Soluble c-Met in serum of patients with multiple myeloma: correlation with clinical parameters

• Published in: European journal of haematology Vol. 87; no. 5; pp. 394 - 399
• Main Authors: Wader, Karin F., Fagerli, Unn-Merete, Holt, Randi U., Børset, Magne, Sundan, Anders, Waage, Anders
• Format: Journal Article
• Language: English
• Published: Oxford, UK Blackwell Publishing Ltd 01.11.2011
• Subjects: Biomarkers, Tumor - blood; c-Met; Female; hepatocyte growth factor; hepatocyte growth factor receptor; Humans; Male; multiple myeloma; Multiple Myeloma - blood; Proto-Oncogene Proteins c-met - blood; shedding
• ISSN: 0902-4441; 1600-0609
• DOI: 10.1111/j.1600-0609.2011.01622.x

Objectives: The receptor tyrosine kinase c‐Met and its ligand, hepatocyte growth factor (HGF), play key roles in tumour genesis and metastasis and contribute in multiple myeloma pathogenesis. Substantial data support that a soluble extracellular fragment of c‐Met may function as a decoy receptor that downregulates the biological effects of HGF and c‐Met. We examined serum levels of soluble c‐Met in patients with myeloma and healthy individuals and investigated a possible relationship with clinical disease parameters and survival. Methods: The concentration of c‐Met and HGF was measured by enzyme‐linked immunosorbent assay in serum (n = 49) and bone marrow plasma (n = 16) from patients with multiple myeloma and in serum from healthy controls (n = 26). Results: The median serum concentration of soluble c‐Met was 186 ng/mL (range 22–562) in patients with multiple myeloma and 189 ng/mL (range 124–397) in healthy individuals. There was a significant negative correlation between serum c‐Met levels and disease stage, bone marrow plasma cell percentage and serum concentration of M‐protein.
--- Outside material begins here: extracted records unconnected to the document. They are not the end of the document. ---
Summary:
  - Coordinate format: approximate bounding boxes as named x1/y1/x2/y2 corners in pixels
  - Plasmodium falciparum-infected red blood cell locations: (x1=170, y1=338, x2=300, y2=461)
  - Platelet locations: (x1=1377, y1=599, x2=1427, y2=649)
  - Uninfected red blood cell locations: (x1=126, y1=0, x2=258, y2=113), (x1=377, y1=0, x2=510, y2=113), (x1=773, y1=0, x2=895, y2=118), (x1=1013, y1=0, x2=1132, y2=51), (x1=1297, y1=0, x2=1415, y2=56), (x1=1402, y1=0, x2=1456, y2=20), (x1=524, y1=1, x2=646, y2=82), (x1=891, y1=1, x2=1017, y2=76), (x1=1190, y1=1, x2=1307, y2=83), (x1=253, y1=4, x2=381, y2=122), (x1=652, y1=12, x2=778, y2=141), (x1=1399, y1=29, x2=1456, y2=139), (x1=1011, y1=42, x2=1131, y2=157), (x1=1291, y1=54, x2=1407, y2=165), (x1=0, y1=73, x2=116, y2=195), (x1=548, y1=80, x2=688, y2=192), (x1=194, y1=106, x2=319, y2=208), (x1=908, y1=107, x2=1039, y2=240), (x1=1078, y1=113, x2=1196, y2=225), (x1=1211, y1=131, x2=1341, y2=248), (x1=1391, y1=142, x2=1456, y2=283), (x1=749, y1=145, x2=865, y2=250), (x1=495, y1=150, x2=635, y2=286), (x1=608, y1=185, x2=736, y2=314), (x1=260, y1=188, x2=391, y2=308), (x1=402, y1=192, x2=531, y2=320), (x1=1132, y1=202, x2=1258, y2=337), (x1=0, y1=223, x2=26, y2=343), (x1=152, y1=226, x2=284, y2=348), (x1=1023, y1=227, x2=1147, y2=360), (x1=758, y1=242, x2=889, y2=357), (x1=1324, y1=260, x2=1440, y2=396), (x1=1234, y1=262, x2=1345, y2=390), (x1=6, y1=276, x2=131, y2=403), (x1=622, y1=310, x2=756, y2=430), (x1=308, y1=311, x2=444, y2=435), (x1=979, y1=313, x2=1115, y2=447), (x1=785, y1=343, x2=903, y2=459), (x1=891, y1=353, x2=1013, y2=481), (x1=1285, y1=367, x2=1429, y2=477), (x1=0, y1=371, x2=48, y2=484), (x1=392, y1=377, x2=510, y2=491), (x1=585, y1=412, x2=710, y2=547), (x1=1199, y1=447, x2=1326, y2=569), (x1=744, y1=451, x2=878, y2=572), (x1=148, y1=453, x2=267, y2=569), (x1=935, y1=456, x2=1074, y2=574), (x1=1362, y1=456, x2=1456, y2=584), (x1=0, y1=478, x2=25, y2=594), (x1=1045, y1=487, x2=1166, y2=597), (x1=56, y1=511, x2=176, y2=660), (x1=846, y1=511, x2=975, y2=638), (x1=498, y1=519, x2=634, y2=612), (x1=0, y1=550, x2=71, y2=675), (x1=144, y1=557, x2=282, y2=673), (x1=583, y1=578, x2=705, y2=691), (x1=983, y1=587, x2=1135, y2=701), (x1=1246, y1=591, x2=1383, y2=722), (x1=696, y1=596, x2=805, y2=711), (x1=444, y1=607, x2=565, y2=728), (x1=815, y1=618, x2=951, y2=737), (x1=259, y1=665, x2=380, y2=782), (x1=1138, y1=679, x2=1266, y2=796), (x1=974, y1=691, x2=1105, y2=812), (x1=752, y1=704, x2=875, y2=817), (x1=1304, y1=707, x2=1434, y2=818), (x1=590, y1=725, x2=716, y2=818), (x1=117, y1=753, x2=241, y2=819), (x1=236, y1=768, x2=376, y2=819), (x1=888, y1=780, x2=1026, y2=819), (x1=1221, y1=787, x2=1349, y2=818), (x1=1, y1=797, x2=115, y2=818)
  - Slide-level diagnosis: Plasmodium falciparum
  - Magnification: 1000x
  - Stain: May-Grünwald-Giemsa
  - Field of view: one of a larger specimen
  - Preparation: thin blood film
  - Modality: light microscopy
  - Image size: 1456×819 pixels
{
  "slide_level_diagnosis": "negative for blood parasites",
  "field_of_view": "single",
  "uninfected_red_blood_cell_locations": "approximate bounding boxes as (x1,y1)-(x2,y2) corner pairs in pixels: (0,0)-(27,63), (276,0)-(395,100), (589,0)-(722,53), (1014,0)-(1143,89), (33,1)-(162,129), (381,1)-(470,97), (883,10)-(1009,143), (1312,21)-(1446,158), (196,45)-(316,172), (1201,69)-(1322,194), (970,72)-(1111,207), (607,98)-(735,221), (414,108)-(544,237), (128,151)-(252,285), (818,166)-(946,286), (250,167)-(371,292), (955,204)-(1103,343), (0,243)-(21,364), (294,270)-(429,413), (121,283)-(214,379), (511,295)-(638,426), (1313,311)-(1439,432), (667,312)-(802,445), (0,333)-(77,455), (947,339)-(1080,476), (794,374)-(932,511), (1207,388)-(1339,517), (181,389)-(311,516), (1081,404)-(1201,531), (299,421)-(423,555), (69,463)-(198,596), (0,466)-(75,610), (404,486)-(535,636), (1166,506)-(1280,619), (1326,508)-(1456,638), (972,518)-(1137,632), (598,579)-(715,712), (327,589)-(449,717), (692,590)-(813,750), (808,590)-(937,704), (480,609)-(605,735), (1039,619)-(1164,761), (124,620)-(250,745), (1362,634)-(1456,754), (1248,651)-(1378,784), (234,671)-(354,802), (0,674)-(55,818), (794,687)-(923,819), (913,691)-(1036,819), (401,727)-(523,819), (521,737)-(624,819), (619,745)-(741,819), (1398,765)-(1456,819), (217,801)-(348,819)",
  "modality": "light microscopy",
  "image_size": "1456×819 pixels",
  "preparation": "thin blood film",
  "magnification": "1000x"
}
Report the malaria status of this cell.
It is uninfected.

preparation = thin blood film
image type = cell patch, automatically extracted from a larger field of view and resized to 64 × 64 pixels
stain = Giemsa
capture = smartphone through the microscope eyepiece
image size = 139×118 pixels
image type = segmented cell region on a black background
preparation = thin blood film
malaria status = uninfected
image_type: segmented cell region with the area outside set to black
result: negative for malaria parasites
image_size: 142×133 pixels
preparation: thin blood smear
Conclusion: We have for the first time examined the concentration of soluble c‐Met in serum from patients with myeloma and found equal median levels in patients with myeloma as a group and healthy individuals. Still, serum levels of soluble c‐Met correlated negatively with parameters of disease burden in patients with myeloma. We suggest that a possible role for the c‐Met ectodomain as a negative regulator of HGF/c‐Met activity should be examined in multiple myeloma.